**What you are asked to do**
Return every line below that contains the word “curved”. Match case exactly.

**Data excerpts**

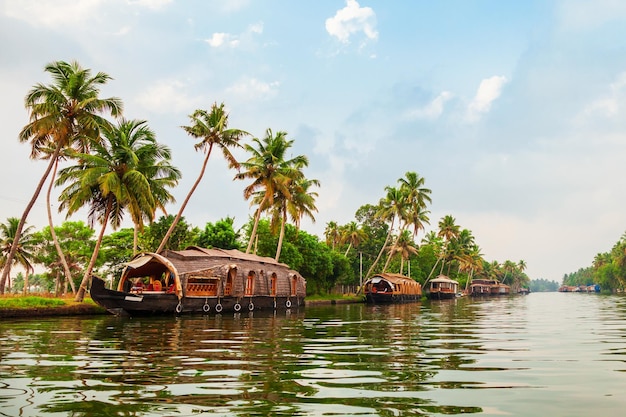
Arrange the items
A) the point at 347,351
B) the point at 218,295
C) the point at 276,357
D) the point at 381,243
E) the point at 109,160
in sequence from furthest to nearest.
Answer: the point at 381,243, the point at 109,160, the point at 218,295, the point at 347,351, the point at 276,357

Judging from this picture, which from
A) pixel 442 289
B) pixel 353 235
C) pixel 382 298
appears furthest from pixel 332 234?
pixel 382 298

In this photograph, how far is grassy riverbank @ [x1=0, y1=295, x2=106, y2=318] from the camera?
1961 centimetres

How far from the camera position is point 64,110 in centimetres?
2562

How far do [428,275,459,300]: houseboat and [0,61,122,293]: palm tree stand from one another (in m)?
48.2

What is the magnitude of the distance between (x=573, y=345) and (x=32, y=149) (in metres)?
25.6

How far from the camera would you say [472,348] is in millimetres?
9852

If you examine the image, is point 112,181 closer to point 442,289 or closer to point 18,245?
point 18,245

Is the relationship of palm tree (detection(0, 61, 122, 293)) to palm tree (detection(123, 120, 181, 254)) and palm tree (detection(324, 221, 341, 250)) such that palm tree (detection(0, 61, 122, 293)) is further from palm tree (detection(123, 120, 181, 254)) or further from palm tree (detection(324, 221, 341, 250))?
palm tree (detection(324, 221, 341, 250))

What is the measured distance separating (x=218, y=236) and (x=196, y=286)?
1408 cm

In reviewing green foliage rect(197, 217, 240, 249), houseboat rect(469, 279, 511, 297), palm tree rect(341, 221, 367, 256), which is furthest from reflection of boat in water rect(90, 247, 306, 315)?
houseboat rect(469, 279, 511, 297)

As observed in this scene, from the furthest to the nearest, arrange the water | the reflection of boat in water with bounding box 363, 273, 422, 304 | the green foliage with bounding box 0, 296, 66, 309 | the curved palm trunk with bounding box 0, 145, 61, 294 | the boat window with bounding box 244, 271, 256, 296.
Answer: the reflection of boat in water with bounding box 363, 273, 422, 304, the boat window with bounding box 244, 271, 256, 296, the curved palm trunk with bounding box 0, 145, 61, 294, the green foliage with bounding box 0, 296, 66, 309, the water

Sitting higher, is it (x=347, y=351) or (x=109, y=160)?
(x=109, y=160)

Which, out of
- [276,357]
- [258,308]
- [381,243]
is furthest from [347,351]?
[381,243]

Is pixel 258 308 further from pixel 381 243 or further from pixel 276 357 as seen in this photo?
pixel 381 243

---

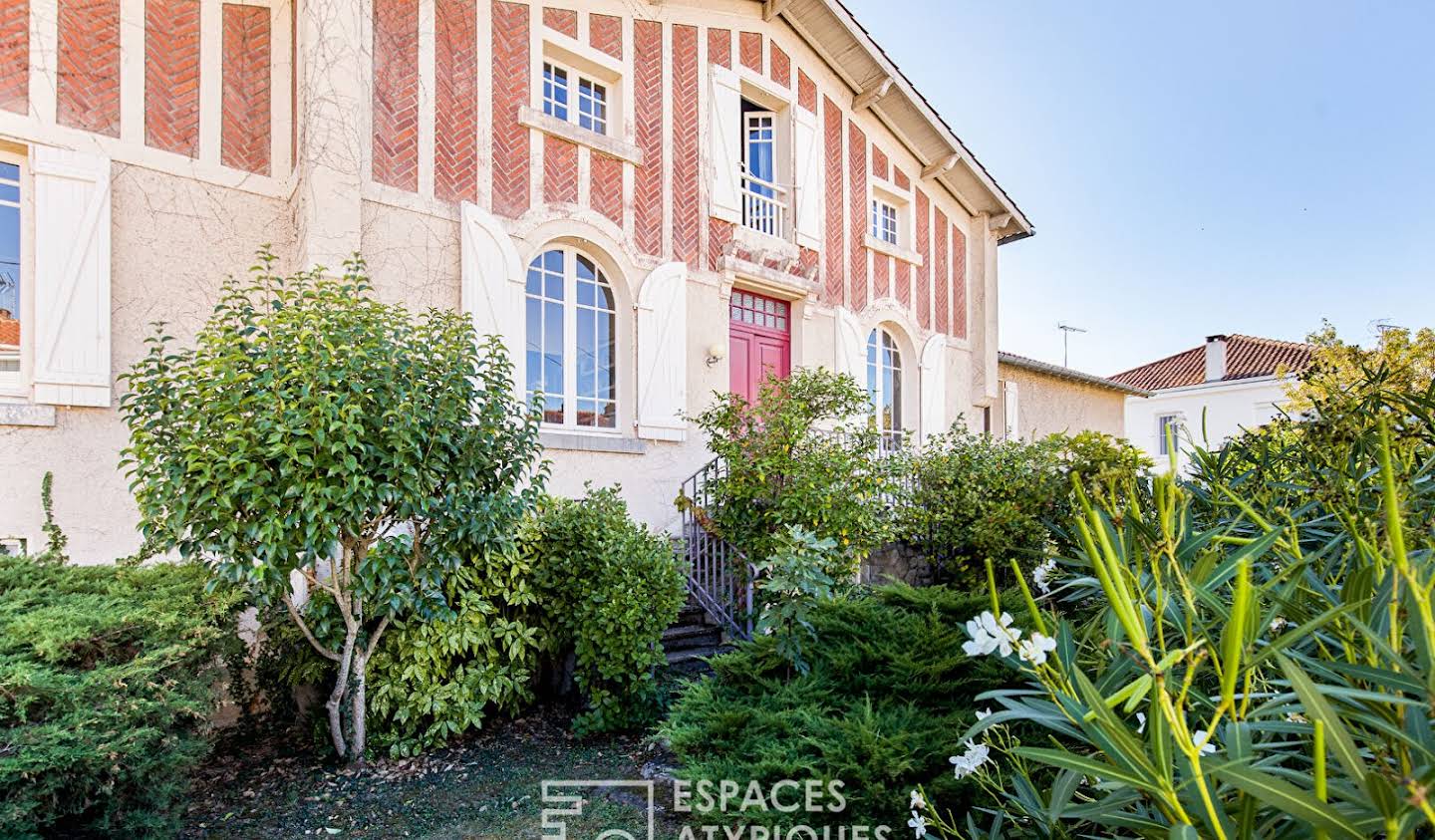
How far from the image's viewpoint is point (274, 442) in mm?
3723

==

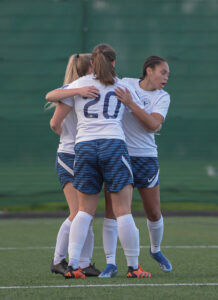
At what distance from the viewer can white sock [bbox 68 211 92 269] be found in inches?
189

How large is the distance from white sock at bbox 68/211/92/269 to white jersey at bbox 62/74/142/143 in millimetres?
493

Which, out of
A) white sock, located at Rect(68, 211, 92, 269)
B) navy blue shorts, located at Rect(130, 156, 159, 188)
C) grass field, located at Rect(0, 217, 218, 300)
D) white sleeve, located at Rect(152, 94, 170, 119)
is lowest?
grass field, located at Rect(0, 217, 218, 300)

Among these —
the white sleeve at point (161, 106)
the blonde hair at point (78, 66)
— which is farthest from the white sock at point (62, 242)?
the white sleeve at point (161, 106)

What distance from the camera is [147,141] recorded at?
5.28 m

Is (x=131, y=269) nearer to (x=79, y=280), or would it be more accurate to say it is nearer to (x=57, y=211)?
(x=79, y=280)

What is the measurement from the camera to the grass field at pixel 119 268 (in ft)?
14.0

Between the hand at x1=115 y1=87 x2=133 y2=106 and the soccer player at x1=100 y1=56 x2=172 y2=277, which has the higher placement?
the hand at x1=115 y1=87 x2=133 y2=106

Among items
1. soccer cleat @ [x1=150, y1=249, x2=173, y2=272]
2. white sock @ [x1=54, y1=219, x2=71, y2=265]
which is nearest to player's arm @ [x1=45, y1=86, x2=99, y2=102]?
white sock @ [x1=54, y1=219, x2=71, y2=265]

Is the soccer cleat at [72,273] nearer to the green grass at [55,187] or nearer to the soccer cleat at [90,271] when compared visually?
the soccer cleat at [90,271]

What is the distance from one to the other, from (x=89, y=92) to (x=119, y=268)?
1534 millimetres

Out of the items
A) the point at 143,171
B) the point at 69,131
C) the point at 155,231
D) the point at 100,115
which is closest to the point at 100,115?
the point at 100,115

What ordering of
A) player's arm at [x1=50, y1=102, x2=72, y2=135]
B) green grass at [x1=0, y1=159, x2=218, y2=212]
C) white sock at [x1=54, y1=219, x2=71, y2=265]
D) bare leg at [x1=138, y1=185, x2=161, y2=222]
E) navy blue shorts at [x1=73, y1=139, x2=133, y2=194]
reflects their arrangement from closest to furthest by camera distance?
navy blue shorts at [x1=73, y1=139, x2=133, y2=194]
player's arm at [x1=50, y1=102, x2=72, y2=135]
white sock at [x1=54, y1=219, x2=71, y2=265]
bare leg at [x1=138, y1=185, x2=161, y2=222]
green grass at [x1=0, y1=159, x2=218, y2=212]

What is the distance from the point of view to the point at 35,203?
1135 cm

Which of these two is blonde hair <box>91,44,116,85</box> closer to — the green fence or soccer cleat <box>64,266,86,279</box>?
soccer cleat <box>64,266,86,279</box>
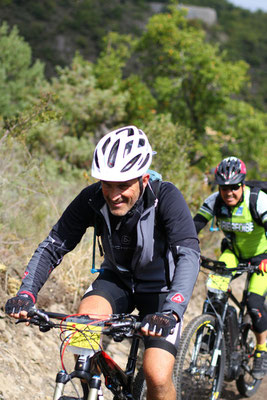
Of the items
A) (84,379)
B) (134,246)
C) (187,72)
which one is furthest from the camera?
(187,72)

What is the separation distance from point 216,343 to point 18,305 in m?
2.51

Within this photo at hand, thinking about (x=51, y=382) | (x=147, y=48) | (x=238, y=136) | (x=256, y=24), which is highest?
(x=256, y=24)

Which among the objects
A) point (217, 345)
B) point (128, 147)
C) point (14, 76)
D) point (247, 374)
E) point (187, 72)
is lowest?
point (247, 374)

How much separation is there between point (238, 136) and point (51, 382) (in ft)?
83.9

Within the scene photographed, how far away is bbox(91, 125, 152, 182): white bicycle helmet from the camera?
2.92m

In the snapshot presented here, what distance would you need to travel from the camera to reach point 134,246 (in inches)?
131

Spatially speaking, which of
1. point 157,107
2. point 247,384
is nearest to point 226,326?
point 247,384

**Expected output**
As observed in this scene, from the furthest to the nearest, arrange the water | the reflection of boat in water with bounding box 363, 273, 422, 304 | the green foliage with bounding box 0, 296, 66, 309 | the curved palm trunk with bounding box 0, 145, 61, 294 | the boat window with bounding box 244, 271, 256, 296.
Answer: the reflection of boat in water with bounding box 363, 273, 422, 304, the boat window with bounding box 244, 271, 256, 296, the curved palm trunk with bounding box 0, 145, 61, 294, the green foliage with bounding box 0, 296, 66, 309, the water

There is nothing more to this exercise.